As many of you who read this blog know, I am the proud owner of one of those new-fangled (and yet strangely ancient) gizmos called a 16-year old. And, as those of you who are familiar with this exotic species are no doubt already aware, any number of previously latent conditions seem to become suddenly chronic at this stage of development — on the part of the aforementioned young adult, that is — including excessive eye rolling, exasperated sighs at receiving parental input in almost any format, and the continual reminder that you, as a parent, are no longer “cool” or “hip” or “jive” or whatever the current nomenclature happens to be for something you are so clearly not.
But I present the above (mostly) in jest, because my 16-year old is (mostly) awesome. Better than I could have hoped for. Arguably better than I deserve. Far better, I’m convinced, than I was at that age (sorry about that, mom!) And as my wife and I watched him head off for his first day of grade 11 earlier this month, it occurred to me that whatever I had left to teach him about life, whatever experiential wisdom there remained to impart, whatever psychological armour I longed to hand down to him to fend off “the slings and arrows of outrageous fortune” that he would surely face over the course of his life, I now only had two years, a mere 24 short months, in which to do it.
But 16 brings with it a strange resistance to absorbing the wisdom of one’s elders via a medium so mundane as simple verbal exposition. “You need to try harder at things and not give up so easily — this will be imperative when you’re trying to start a career or deal with a difficult problem at work. Trust me.” “Sure, dad. I get it. Oh, and would you be able to take me into the game store later today ‘cuz the new [insert newest cool game name here which I’m not cool enough to know and be able to insert myself] was released on Monday.”
Mindful that a strong offence is often the best defence, I have consistently sought to share many of the subtleties of childrearing with my son from an early age. The “tight rope” is our shared euphemism for the balancing act I frequently advise him I’m forced to undertake daily in order to mould him from the clay of childhood and adolescence into a successful, fully-fledged, fully-rounded, adult participant in the 21st century. A veritable “Sophie’s Choice” Lite of neither pushing him so hard that he rebels altogether and / or becomes an anxiety-ridden, over-achieving basket case, nor not pushing him hard enough, and thus providing tacit approval for him to devolve into a chronically lazy, under-prepared slacker. Somewhere between those two solitudes — at least to my thinking — lies the existential sweet spot. Where an individual can boast enough personal grit to effectively move forward in life without imploding, but also where he (or she) has been able to develop a sufficient depth of ease and confidence to actually enjoy the life he (or she) is pursuing.

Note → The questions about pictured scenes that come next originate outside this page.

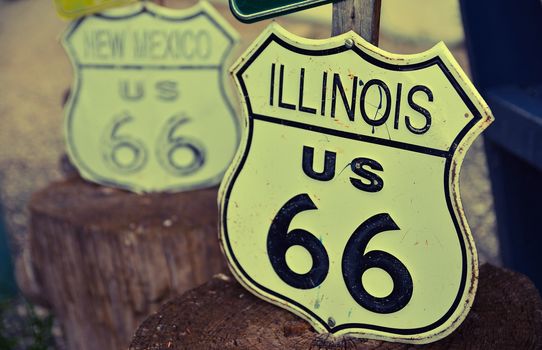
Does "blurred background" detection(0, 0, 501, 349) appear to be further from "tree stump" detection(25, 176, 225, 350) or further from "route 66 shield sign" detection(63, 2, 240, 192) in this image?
"route 66 shield sign" detection(63, 2, 240, 192)

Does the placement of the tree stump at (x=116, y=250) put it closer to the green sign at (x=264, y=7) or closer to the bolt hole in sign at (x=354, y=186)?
the bolt hole in sign at (x=354, y=186)

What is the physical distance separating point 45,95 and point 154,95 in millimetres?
3035

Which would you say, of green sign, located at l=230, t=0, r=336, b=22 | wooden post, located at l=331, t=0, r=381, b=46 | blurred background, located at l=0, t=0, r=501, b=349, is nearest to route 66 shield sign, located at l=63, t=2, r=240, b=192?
green sign, located at l=230, t=0, r=336, b=22

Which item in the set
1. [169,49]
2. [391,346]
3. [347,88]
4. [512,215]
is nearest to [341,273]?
[391,346]

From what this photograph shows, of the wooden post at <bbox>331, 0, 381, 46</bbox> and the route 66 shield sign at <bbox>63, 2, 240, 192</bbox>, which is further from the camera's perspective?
the route 66 shield sign at <bbox>63, 2, 240, 192</bbox>

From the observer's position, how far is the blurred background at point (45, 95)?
313cm

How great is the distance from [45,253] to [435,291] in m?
1.14

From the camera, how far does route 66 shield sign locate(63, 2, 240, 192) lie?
1.83 m

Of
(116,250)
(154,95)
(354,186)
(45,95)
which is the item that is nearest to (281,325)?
(354,186)

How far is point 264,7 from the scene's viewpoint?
3.87 ft

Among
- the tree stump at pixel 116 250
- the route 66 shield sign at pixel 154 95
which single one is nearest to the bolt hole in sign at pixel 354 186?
the tree stump at pixel 116 250

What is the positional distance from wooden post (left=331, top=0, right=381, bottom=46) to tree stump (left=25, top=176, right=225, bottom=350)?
74cm

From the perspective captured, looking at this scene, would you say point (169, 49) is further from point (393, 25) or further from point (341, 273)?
point (393, 25)

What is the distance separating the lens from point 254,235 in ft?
4.12
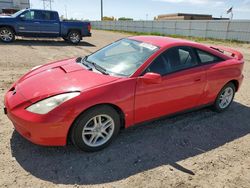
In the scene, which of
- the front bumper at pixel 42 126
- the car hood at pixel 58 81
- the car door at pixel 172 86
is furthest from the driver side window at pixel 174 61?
the front bumper at pixel 42 126

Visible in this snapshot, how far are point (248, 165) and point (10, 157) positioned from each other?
121 inches

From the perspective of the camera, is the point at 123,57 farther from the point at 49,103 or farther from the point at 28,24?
the point at 28,24

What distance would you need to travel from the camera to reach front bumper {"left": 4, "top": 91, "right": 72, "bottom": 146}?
9.30 ft

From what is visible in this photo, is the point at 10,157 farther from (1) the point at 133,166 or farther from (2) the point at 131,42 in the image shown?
(2) the point at 131,42

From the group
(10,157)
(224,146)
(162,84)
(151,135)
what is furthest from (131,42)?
(10,157)

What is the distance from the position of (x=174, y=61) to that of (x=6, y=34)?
461 inches

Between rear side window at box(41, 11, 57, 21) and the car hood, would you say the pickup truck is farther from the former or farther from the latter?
the car hood

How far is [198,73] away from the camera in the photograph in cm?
405

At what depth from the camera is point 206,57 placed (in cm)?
432

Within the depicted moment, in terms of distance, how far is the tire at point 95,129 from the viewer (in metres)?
3.03

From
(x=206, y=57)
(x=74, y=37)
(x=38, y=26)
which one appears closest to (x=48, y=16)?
(x=38, y=26)

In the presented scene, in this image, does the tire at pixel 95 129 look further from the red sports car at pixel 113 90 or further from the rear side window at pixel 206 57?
the rear side window at pixel 206 57

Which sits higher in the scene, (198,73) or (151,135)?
(198,73)

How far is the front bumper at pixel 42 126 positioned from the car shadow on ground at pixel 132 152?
0.31m
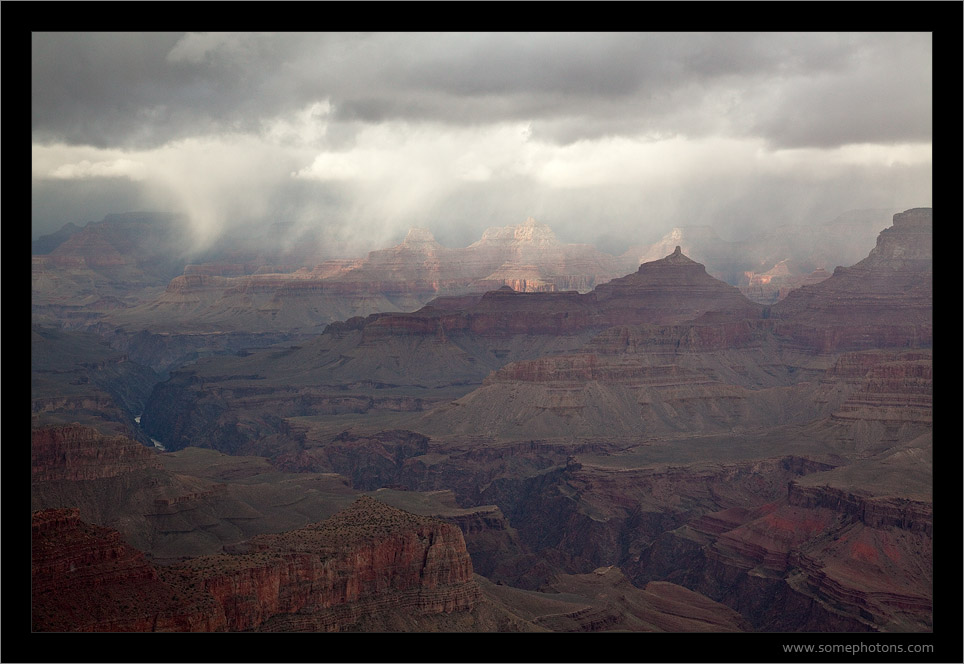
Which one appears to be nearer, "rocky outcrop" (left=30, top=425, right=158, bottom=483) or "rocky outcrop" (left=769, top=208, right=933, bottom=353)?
"rocky outcrop" (left=30, top=425, right=158, bottom=483)

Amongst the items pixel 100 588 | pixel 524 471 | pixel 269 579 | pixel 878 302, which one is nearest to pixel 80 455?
pixel 269 579

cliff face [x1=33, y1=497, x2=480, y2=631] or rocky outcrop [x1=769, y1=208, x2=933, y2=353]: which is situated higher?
rocky outcrop [x1=769, y1=208, x2=933, y2=353]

And “grit” is a word that probably goes to the heart of the matter in my case. Because, when all is said and done, I suppose I do see life as something to be overcome. It’s not an easy thing, and I think we lull ourselves into a false sense of security — at our peril — if we approach it as if it were. So, full disclosure, this is obviously the bias under which I am approaching the current project of prepping my fledging teenager to leave the nest.
But what does all of this vapid parental introspection have to do with 24 films, you ask? Well, if you haven’t figured it out by now, I’m getting ready to launch a flanking attack on my blissfully unaware teenaged son. He and I are about to engage in a little media experiment. A “themed” movie a month, — hand picked by dear old dad, of course — for the next 24 months, until he’s off to university. Watched together and, if all goes according to plan, discussed in some detail after the fact — and perhaps even for the months to follow. Each film selected to engage, challenge, inform and, hopefully, maybe even to delight. My thesis is that, “digital native” that he is, the immersive nature of film may ring truer for him than any one-dimensional verbal “life lesson” diatribe I could ever hope to offer.
Have I thought this through completely? Of course not. Will I even be able to find 24 films that will help to establish the type of on-going, expositional interaction that I’m looking to achieve? I dunno. Is it ridiculously facile to seek to develop a solid foundation upon which to establish one’s adult life based on Hollywood fluff? Probably.
In any case, I started this month — without actually even having an inkling that I was about to turn this into an on-going two-year exercise, which has only recently occurred to me — with Heartbreak Ridge (1986).